O dèi! La mia Atenaide  

veggo in Eudossa?

ATENAIDE

Ahimè Varane?

TEODOSIO

(a Varane)

Questa

principe, è la mia Eudossa;

(ad Atenaide)

e questi, o sposa

è il principe Varane.

ATENAIDE

(Che mai dirò?)

VARANE

(Son io ben desto? I sensi

traveggon forse!) Eudossa, Eudossa è questa?

PROBO

Scelta all'augusto trono.

TEODOSIO

E scelta al nostro

marital letto, imperatrice, e sposa.

VARANE

Ma come?... Ah Probo... E sarà ver?... (Son morto.)

TEODOSIO

Quale stupor?
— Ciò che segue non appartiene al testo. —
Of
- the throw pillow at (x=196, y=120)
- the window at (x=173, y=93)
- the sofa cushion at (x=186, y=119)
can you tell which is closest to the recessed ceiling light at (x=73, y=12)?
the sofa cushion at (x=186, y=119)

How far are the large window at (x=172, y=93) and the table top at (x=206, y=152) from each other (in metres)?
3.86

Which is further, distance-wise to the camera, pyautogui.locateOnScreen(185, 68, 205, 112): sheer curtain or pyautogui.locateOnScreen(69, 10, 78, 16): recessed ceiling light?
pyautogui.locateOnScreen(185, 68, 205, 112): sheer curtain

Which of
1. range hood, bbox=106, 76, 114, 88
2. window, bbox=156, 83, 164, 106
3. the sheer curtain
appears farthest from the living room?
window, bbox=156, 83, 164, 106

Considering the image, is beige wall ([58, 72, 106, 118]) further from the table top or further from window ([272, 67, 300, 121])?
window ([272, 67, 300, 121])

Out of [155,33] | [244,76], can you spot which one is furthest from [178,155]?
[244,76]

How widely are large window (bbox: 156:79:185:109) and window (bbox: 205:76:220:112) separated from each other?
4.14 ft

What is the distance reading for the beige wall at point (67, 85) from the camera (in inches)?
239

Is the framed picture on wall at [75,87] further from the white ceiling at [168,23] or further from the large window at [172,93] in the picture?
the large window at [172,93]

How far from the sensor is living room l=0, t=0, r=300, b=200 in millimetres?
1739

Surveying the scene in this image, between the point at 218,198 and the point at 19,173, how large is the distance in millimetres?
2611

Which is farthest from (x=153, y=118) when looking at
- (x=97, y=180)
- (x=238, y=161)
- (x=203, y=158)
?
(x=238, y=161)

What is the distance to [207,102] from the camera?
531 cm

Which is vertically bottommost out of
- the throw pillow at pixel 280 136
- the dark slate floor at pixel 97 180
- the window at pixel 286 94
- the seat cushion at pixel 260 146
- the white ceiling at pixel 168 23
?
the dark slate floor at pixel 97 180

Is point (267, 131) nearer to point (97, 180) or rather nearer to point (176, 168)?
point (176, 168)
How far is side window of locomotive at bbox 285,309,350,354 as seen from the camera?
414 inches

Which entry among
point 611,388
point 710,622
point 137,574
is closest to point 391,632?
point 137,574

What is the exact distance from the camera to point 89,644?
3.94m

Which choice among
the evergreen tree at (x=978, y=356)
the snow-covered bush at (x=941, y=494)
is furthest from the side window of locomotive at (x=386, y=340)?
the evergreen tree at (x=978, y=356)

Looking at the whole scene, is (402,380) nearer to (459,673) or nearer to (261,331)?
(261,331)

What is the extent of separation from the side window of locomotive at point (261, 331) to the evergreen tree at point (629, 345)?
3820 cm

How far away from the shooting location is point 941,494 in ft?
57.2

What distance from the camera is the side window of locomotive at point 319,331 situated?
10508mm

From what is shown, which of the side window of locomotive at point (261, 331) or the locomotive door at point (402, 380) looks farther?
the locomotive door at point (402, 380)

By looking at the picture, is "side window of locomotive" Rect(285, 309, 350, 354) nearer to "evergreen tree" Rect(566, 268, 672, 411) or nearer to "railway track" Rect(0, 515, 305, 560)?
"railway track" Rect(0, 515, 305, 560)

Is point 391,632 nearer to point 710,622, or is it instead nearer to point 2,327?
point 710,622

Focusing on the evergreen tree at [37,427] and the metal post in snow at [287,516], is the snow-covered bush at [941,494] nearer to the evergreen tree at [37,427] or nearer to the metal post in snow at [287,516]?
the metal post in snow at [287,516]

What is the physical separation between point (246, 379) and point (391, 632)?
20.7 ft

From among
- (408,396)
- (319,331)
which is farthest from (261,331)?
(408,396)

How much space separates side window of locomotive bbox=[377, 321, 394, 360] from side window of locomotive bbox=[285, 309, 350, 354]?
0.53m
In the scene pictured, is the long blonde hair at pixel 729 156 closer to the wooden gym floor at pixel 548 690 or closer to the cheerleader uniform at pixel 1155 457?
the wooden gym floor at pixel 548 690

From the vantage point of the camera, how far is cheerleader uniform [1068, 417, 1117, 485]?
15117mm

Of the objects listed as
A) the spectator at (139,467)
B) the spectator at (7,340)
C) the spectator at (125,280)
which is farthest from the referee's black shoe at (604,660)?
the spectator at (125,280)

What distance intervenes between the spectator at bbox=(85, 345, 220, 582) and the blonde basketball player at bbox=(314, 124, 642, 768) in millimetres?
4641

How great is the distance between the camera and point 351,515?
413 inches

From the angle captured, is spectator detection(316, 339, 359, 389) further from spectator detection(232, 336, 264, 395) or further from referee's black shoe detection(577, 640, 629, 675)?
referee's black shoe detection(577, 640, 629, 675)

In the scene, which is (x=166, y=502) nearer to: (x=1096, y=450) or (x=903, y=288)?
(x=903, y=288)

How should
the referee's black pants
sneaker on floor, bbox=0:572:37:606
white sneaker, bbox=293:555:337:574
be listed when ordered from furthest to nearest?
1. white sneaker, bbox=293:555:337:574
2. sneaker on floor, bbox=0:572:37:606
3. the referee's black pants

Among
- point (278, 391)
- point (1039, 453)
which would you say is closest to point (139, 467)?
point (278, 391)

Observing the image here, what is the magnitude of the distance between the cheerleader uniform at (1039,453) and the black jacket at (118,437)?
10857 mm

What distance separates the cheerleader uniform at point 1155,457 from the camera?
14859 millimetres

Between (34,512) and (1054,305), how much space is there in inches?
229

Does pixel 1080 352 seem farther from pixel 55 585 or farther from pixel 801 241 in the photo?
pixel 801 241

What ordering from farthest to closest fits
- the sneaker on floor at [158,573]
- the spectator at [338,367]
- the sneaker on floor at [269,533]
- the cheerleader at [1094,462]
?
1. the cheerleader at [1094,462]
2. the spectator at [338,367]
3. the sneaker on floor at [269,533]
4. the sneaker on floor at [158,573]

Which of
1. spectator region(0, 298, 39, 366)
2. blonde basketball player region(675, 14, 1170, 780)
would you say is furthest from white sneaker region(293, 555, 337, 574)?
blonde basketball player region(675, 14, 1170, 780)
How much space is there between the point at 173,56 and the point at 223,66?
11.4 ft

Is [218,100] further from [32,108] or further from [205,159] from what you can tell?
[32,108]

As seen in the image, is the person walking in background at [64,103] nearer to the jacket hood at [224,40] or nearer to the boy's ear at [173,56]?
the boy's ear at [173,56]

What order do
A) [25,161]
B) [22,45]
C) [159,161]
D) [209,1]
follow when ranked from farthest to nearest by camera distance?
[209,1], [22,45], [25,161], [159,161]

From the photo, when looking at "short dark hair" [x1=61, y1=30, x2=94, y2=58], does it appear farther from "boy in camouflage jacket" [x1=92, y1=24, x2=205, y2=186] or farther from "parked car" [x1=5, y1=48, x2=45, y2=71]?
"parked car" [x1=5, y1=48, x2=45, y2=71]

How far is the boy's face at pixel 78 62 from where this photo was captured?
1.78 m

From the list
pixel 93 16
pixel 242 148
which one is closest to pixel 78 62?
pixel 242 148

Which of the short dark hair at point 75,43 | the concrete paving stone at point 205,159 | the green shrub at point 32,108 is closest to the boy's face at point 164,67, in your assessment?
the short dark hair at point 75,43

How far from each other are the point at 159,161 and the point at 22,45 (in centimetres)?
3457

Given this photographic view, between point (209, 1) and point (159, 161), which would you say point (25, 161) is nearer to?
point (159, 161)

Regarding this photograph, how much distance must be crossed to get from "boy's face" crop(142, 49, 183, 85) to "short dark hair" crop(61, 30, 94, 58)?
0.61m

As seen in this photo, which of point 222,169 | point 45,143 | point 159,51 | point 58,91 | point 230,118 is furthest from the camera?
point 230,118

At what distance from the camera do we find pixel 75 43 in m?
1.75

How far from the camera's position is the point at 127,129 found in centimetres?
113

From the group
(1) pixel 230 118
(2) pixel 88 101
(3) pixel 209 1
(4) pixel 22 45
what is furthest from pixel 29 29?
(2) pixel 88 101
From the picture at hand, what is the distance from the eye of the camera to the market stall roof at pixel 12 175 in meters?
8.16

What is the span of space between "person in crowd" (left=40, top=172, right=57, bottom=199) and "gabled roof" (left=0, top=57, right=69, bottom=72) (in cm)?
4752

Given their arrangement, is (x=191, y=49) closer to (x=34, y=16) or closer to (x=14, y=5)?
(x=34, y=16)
Troppo sorprende i cori

la beltà di quel volto;

e tu, cara, i belli occhi

alza dal suolo, ove gli tieni affissi;

e in aver sì gran prence

spettator di tue nozze

non arrossir; stendi la destra, ei stesso

seguirà al tempio i nostri passi. Andiamo.

VARANE

Che? Seguirvi Varane? Questi lumi

saranno il testimon d'un imeneo?

No... Prima... Ah giusti dèi,

con qual fulmine orrendo

prendeste ad atterrar la mia costanza?

TEODOSIO

Che ascolto? A quai trasporti

si dà in preda il tuo labbro?

Qual turbamento è il tuo?

Tu impallidisci? E tu pur anche Eudossa

perché? Parla; onde mai? Svela l'arcano.

ATENAIDE

Sire... (Mi manca il cor.)

VARANE

Parli Teodosio.

Parli Varane. È vero.

Non son più di me stesso,

le pene, e i turbamenti

nascono in me da quel fatale oggetto...

oh dio... misero core... è forza, o sire,

ch'io ceda al mio dolore,

sento, che nell'indugio

la mia stessa ragion divien furore.

 

Nel profondo cieco orrore  

mi precipita il mio fato,

già spietato a questo cor.

Vincerà fiero il rigore

disperato il mio furor.

Varane, seguito ->

 

Scena terza

Atenaide, Teodosio, e Probo.

 

TEODOSIO

Probo intender vorrei,  

ma il mio stesso desir, fa il mio spavento.

PROBO

Tutti, sì strano evento

m'occupa i sensi.

TEODOSIO

Rompi

Eudossa il tuo silenzio, e 'l vero esponi.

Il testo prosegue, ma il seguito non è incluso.